На ночных прыжках парашют комбата не раскрылся полностью, он использовал запасной. Оба сплелись, и он комком свалился с неба на дерево, а с дерева скатился на землю. У неба была хата с краю, дерево выручило командира, а земля не удружила. Офицер повредил позвоночник. Кстати, дерево, на которое свалился Русов, было единственной берёзой на огромной площадке приземления, оставленной, возможно, для ориентира. От краёв площадки берёзы не было видно, зато с неба её хорошо видели все, так как она была в центре.
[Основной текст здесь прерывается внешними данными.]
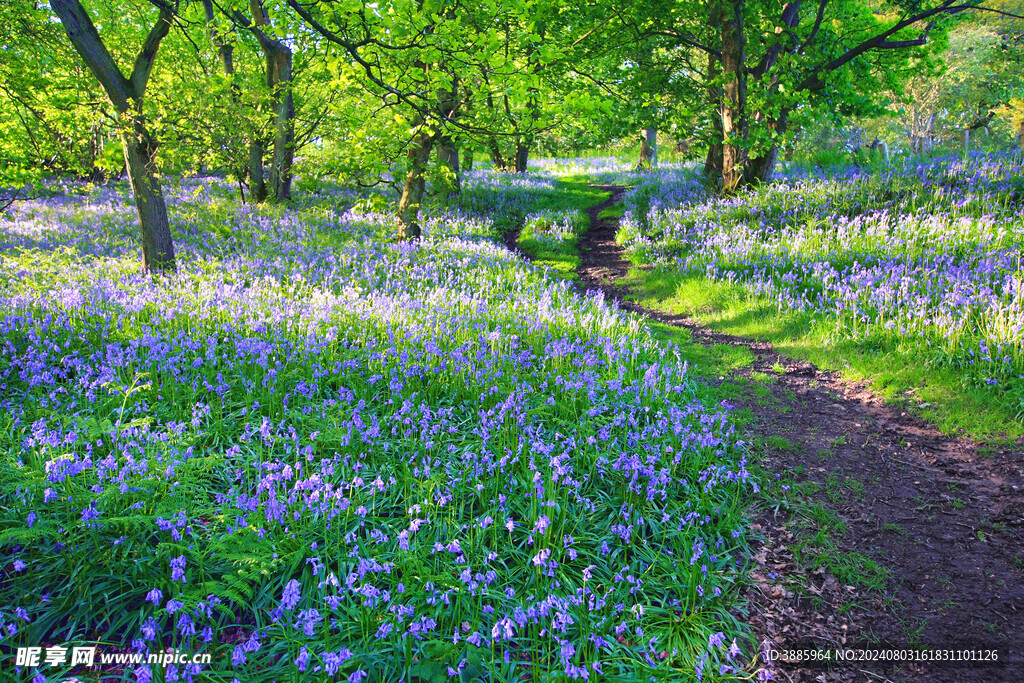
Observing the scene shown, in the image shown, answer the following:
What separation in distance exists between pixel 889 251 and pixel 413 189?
9915 millimetres

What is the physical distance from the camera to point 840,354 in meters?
7.16

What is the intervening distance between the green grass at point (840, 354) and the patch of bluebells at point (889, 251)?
18 centimetres

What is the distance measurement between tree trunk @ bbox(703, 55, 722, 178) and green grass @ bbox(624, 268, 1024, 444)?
6.88m

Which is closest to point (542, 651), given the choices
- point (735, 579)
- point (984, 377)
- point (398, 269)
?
point (735, 579)

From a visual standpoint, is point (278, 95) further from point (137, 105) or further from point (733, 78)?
point (733, 78)

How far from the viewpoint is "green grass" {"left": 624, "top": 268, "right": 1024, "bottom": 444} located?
5336 millimetres

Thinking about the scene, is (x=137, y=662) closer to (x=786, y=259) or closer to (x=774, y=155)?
(x=786, y=259)

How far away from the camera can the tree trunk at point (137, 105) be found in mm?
7215

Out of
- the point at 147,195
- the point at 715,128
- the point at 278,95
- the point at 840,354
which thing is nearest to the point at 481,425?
the point at 840,354

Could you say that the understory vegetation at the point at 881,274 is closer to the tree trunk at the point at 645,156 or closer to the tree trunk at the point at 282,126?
the tree trunk at the point at 282,126

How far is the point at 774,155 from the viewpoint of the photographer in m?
15.5

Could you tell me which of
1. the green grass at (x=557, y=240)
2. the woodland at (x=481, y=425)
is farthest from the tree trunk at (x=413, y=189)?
the green grass at (x=557, y=240)

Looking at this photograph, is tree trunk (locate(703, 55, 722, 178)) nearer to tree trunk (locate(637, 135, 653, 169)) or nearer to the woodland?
the woodland

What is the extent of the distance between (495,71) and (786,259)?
6.90 meters
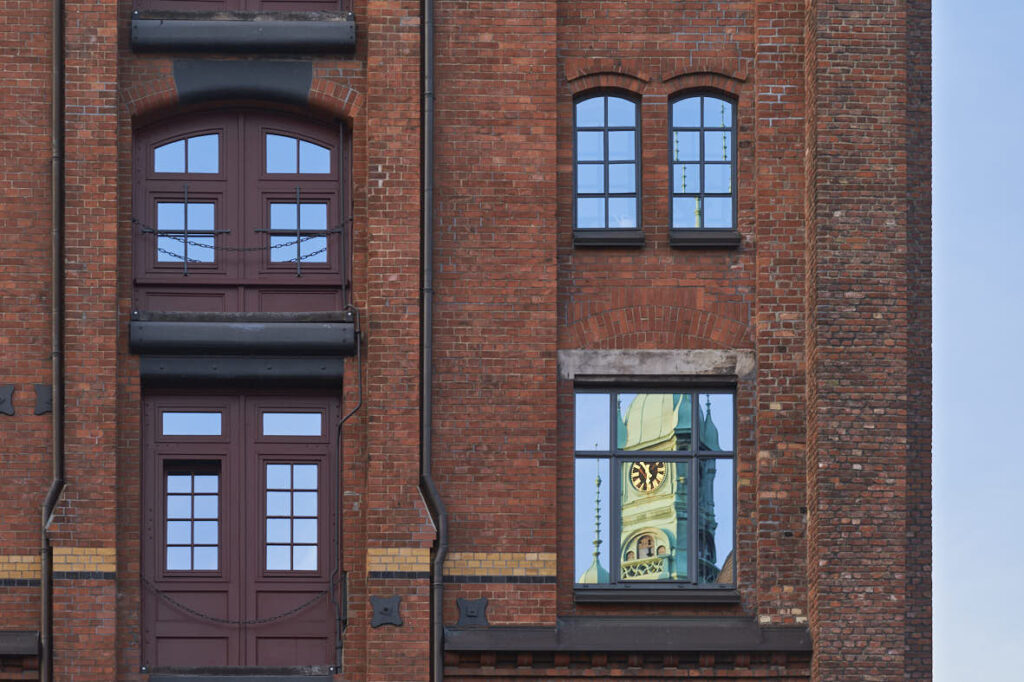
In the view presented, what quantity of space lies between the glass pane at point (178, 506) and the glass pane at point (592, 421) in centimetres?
440

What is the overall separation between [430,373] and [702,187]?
387 centimetres

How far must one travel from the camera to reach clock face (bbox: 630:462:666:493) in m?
23.7

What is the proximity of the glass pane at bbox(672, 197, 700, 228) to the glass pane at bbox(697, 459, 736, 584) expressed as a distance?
274cm

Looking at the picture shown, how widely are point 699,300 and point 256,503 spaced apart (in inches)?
216

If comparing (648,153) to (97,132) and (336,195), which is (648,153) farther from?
(97,132)

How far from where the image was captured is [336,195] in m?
24.1

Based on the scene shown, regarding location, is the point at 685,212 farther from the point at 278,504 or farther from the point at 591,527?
the point at 278,504

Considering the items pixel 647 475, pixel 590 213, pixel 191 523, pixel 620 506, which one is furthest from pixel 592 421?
pixel 191 523

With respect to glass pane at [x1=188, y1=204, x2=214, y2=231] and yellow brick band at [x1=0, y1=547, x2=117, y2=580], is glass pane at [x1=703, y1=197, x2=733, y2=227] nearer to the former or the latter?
glass pane at [x1=188, y1=204, x2=214, y2=231]

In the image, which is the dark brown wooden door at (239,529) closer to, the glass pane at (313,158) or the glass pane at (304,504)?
the glass pane at (304,504)

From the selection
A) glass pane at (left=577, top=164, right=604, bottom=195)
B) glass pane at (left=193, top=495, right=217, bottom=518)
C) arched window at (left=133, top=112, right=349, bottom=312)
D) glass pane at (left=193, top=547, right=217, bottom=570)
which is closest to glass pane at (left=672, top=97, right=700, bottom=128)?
glass pane at (left=577, top=164, right=604, bottom=195)

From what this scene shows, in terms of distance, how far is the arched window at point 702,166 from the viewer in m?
24.2

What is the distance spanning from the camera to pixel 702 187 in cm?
2427

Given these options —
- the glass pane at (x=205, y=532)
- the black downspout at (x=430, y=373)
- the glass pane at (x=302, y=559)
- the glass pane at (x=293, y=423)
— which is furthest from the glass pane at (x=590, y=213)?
the glass pane at (x=205, y=532)
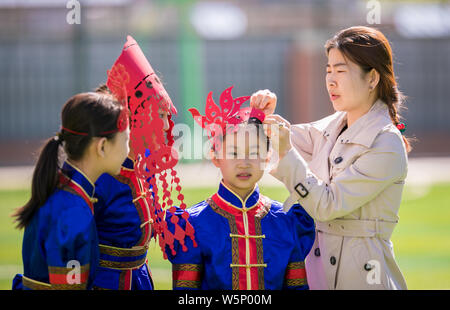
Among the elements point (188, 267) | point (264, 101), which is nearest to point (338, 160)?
point (264, 101)

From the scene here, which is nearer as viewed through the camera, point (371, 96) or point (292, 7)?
point (371, 96)

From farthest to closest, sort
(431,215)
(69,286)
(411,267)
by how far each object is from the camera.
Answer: (431,215)
(411,267)
(69,286)

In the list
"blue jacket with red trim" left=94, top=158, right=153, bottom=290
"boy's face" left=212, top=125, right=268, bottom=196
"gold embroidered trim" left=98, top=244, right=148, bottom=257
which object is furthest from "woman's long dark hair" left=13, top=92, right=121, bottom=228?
"boy's face" left=212, top=125, right=268, bottom=196

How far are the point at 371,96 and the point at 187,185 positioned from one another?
10580 mm

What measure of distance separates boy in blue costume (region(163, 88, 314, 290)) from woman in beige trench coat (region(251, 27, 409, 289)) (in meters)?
0.10

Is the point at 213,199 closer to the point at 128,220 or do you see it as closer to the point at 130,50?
the point at 128,220

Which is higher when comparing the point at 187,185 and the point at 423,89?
the point at 423,89

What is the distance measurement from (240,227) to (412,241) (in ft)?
18.5

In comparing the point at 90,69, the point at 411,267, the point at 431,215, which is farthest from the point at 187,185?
the point at 90,69

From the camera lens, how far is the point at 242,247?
2854 millimetres

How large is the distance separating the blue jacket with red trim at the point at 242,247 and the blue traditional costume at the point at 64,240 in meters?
0.43

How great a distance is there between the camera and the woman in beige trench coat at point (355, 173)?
286cm

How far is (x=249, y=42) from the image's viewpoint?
22.9m

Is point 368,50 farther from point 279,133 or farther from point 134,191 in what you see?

Она была с одного боку обрублена или сожжена молнией. У неё вид был как у однорукого человека. Солдаты прозвали берёзу Однорукой Спасительницей, за то, что она во второй раз спасла десантника. Первым попал на берёзу вечный растяпа-солдат, всегда угождавший либо в болото, либо в лужу, либо на крышу, и последний раз – на эту берёзу. Вторым, стало быть, кто попал на берёзу, как ни прискорбно, был комбат Русов, хотя он не был ни растяпой, ни разгильдяем. Это судьба, хоть кто-то еще говорит, что судьбы нет. Но что самое интересное. На других площадках десантирования оставляют другие деревья, которые растут по характеру местности – сосну, тополь… О тополе историй слышать не довелось, а на сосну попадали многие другие «счастливцы удачи».
Служба в ВДВ майору Русову отныне была противопоказана. Он стал «негодником». Негодники становятся неугодниками и от них стараются освободиться. Полгода, проведённые в госпитале, интенсивные физические тренировки на госпитальной койке помогли, он встал на ноги. У него была возможность комиссоваться, но зачем же тогда годы учёбы в училище, в академии, командование взводом, ротой и батальоном? Он написал рапорт, чтобы его сохранили в армии. Заметим, к слову, что в последние годы советской власти цвёл пышным цветом протекционизм с лохматой рукой. Редкие офицеры проскакивали на «двор» академий. Уже «своих» лейтенантов начинали «вести» их протеже. Выходцы из рабочих и крестьян пахали в учебном поле, а сыночки военной элиты готовили себе замену. Чтобы махровый цвет был завуалирован, была сформулирована стратегическая «забота партии» об омоложении армии и флота. Кем омолаживали, понятно. Силай был крестьянским сыном, чтобы проскочить в академию, требовалось пару лет добиваться отличных подразделений. Он это сделал. Кроме того, он вызубрил весьма толстый «Боевой устав пехоты. Рота. Батальон. Полк». БУП. И проскочил. Теперь же он плыл под парусом «поплавка», академического значка. Ему предложили училище, равнозначную должность, и он с радостью согласился.